Rows taken from a dataset
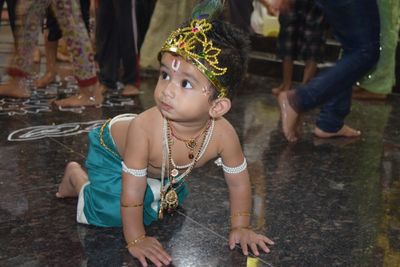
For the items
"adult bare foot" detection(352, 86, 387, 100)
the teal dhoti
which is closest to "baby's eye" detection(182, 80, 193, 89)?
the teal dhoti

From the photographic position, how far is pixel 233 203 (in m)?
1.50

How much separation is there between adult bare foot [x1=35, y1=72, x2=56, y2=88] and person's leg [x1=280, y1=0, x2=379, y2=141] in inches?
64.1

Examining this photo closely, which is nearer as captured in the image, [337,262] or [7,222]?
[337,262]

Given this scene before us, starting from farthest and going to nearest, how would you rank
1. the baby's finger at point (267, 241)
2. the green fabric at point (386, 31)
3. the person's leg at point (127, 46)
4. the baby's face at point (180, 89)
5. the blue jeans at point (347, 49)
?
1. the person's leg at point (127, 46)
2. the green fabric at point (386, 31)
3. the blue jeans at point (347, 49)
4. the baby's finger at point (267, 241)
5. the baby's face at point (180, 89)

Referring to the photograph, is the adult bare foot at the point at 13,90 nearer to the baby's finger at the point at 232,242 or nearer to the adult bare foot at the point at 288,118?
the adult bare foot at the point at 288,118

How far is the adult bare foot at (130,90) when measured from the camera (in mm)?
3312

---

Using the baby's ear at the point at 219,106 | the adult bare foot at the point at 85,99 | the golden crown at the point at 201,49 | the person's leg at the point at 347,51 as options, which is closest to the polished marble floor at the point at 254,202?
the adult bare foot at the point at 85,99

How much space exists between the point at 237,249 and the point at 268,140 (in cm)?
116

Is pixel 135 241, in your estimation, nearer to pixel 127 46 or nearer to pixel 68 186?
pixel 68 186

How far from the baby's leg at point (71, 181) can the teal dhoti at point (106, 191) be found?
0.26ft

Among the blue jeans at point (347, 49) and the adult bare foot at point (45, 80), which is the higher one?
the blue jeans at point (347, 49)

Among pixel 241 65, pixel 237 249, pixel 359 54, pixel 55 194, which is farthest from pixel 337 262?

* Work to do:
Please retype the listing from the line containing "How far from" through the line containing "Among pixel 241", with both of those lines included.

* Response:
How far from the baby's leg at point (71, 181) can the teal dhoti at point (106, 191) be found?
0.26ft

Among the blue jeans at point (347, 49) and the adult bare foot at point (45, 80), which is the higher one?
the blue jeans at point (347, 49)

Among pixel 241 65, pixel 237 249, pixel 359 54, pixel 55 194, which is farthest from pixel 337 262?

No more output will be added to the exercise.